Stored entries
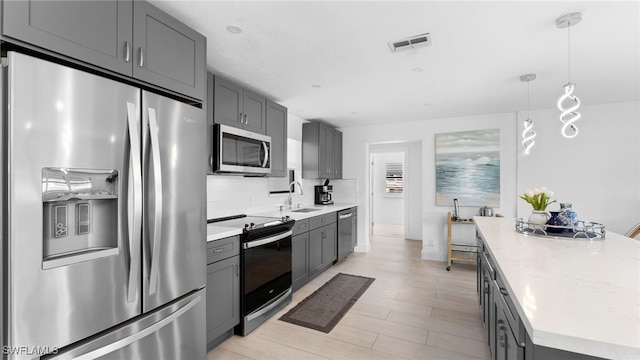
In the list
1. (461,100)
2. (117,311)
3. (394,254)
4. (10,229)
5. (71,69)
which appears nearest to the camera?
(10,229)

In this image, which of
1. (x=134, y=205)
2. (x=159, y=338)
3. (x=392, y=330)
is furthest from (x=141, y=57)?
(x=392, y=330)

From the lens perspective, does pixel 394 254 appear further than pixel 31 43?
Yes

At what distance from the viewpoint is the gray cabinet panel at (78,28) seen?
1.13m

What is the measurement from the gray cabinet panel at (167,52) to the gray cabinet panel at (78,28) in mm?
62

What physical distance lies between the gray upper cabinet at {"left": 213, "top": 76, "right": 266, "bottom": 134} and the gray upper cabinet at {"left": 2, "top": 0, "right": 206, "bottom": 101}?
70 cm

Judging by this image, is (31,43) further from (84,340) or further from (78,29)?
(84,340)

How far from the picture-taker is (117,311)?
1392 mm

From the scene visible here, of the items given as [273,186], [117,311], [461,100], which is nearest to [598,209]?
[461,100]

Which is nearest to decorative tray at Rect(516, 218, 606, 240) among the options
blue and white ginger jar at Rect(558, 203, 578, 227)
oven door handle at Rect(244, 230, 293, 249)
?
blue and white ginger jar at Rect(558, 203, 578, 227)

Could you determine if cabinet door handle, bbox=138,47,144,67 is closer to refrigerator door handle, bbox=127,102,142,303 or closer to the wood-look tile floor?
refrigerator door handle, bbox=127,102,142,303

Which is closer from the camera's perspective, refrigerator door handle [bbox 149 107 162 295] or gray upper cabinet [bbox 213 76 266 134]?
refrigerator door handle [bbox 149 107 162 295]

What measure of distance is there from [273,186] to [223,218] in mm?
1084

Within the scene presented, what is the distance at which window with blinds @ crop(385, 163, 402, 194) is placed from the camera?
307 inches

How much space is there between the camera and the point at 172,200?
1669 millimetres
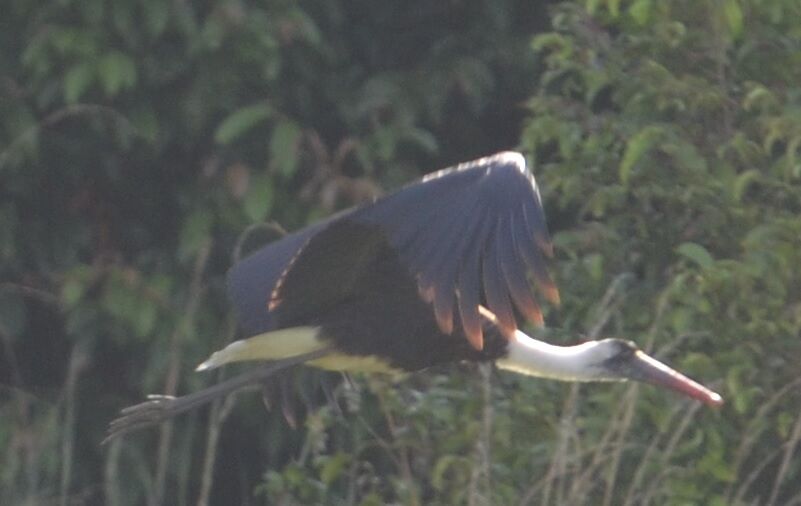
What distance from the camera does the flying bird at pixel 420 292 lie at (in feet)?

* AIM OF THE TASK
Reproduce verbatim every line from the one containing "What measure of" through the end of the entries, omitting the pictures.

* SOLVED PROBLEM
What measure of distance is there from [273,186] to [223,218] in mm?
1084

Within the scene presented, what is the distance at which window with blinds @ crop(385, 163, 402, 194) is placed from the camera?
307 inches

How much space is there between the camera and the point at 172,200?
1669 millimetres
What distance from the camera does the flying bird at pixel 420 292 lie at (in feet)?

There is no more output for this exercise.